In 2020, fewer voters say they strongly dislike Biden, while Trump’s unpopularity has been fairly consistent throughout his first term in office. Crucially for Biden, that could pay dividends in the form of turnout among independents, who support the former vice president more than the incumbent president.
Biden is also raising monstrous amounts of money in the final leg of the race — and he’s focusing his spending on swing states. The campaign has spent more than $500 million on TV, digital and radio ads so far this year, according to ad tracking firm Advertising Analytics.
Trump’s campaign, meanwhile, has gone dark in certain states and shifted TV ad spending toward Florida, Georgia, Pennsylvania and North Carolina. He has, however, outspent Biden on Facebook ads in several key states.
The coronavirus pandemic has changed the race, as well. The Covid-19 crisis, which has killed more than 216,000 people in the U.S., is not only an election-defining political issue but a catalyst for a massive change in the way Americans are voting.
More than 10.6 million voters have already cast their ballots in the November election as of Tuesday morning, according to data from the U.S. Elections Project — more than 10 times higher than at roughly that point in 2016. The expected flood of mail-in ballots could increase turnout among different demographics, but concerns have grown over the U.S. Postal Service’s ability to promptly handle the influx of election mail.
There’s another confounding variable, which may not even be revealed yet: a potential October surprise.

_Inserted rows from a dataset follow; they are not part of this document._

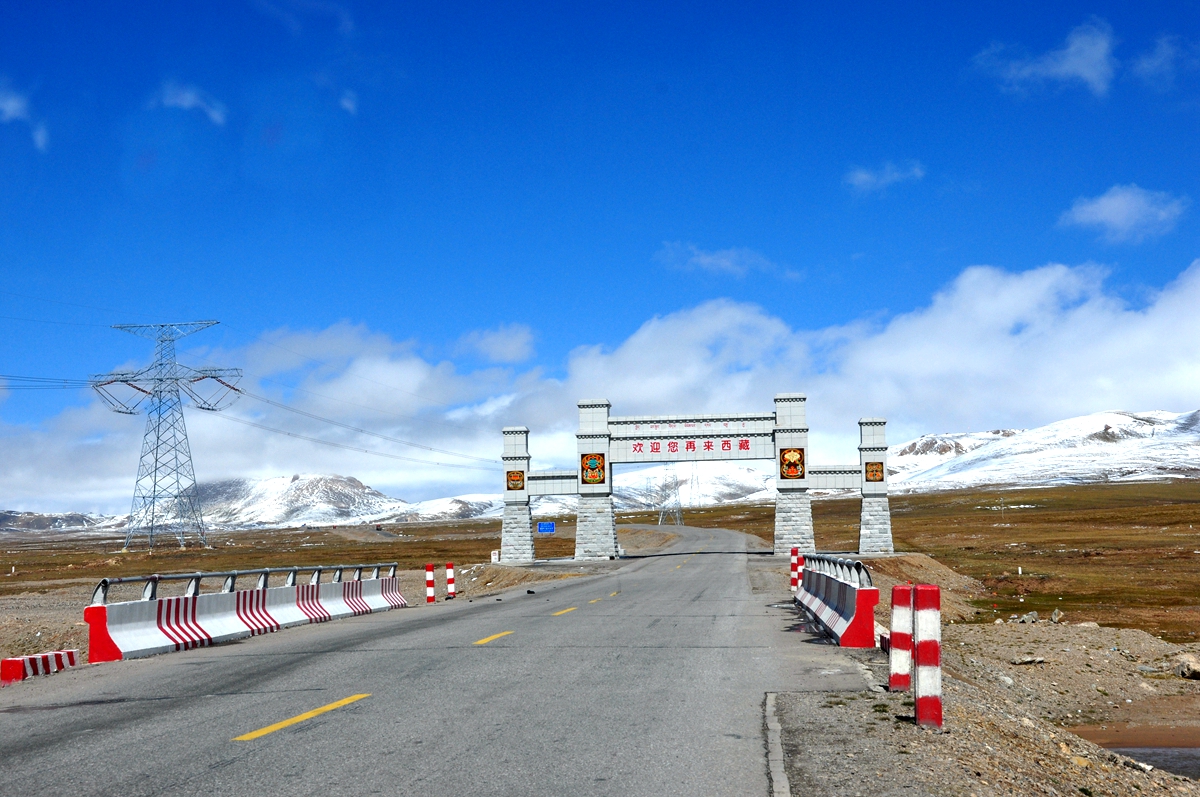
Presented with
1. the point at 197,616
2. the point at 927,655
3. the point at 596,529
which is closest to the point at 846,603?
the point at 927,655

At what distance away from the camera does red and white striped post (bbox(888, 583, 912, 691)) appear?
364 inches

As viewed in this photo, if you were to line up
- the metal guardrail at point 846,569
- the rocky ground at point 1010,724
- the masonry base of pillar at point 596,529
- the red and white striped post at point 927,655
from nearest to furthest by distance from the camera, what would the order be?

Voters have learned to expect the unexpected in the month before a presidential election. FiveThirtyEight’s Nate Silver has said that a late-October letter from then-FBI Director James Comey, which announced that the FBI had found “pertinent” emails on Clinton’s private email server, likely cost the Democrat the election.
A New York Post report published Wednesday, which claims to show “smoking gun” emails related to Biden and his son, Hunter Biden, has already caused a stir.

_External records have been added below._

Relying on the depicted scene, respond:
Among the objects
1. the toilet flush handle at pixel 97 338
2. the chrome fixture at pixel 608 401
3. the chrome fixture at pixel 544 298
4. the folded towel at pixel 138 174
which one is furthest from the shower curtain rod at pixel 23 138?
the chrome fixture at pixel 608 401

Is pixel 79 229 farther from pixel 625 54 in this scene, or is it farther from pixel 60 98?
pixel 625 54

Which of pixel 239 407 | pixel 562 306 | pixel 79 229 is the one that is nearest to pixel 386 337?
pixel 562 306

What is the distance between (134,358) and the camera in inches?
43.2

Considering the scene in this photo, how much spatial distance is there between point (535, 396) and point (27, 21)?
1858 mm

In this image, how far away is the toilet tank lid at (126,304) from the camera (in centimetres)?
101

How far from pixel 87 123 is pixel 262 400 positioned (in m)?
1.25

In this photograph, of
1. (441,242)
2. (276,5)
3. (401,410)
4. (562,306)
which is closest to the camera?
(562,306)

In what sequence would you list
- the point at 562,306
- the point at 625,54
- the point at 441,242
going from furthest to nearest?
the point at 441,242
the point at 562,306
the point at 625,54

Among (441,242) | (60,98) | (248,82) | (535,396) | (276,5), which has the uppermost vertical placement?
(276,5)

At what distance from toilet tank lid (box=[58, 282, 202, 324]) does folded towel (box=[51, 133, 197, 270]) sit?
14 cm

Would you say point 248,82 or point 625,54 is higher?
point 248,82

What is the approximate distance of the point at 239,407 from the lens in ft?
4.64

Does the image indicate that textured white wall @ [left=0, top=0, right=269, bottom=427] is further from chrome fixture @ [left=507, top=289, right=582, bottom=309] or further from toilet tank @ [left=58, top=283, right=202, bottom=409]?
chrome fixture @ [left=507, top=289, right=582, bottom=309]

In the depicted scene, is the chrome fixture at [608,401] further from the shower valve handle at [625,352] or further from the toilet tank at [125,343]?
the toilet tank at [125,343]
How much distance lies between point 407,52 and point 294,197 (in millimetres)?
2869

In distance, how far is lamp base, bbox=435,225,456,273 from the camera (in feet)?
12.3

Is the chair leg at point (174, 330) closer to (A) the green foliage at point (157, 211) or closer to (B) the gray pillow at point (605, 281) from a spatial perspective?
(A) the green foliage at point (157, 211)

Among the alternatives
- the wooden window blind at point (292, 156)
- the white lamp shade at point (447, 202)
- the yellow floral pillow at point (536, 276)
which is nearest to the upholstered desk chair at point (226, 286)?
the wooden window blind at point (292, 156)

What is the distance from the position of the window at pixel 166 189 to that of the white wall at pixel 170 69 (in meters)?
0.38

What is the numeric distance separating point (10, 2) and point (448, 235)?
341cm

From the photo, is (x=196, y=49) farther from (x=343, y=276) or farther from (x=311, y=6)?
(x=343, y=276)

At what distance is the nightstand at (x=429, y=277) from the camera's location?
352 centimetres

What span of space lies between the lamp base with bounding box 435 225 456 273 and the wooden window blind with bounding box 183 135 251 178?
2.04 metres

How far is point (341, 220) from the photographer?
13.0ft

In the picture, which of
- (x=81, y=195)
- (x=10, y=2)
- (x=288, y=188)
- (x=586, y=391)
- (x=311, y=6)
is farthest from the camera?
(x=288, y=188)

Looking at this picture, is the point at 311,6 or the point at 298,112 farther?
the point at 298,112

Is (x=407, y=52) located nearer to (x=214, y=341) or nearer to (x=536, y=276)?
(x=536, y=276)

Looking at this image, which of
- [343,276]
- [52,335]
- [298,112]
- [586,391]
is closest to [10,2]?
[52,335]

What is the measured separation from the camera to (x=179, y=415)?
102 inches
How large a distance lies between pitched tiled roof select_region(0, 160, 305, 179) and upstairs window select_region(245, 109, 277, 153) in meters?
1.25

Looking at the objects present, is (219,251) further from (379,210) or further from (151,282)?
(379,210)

The report has yet to be matched by other news outlets, and many journalists have expressed strong skepticism about the story. It alleges Hunter Biden attempted to set up a meeting between his father and a top executive at a Ukrainian company he worked for while Joe Biden was vice president.
It’s unclear whether the Post’s report will have a noticeable impact on the race. But the president and his supporters have railed against the decisions by Facebook and Twitter to limit distribution of the story on their platforms, accusing the tech giants of politically motivated censorship.
Biden’s son was at the center of Trump’s impeachment fight, which revolved in large part around a phone call in which Trump asked Ukraine President Volodymyr Zelenskiy to “look into” the Bidens. Trump was impeached in the House and acquitted in the Senate.
Biden campaign spokesman Andrew Bates pushed back hard on the Post’s report.
“Investigations by the press, during impeachment, and even by two Republican-led Senate committees whose work was decried as ‘not legitimate’ and political by a GOP colleague have all reached the same conclusion: that Joe Biden carried out official U.S. policy toward Ukraine and engaged in no wrongdoing. Trump Administration officials have attested to these facts under oath,” Bates said.
“The New York Post never asked the Biden campaign about the critical elements of this story,” he added. “They certainly never raised that Rudy Giuliani — whose discredited conspiracy theories and alliance with figures connected to Russian intelligence have been widely reported — claimed to have such materials.”
“Moreover, we have reviewed Joe Biden’s official schedules from the time and no meeting, as alleged by the New York Post, ever took place,” Bates said.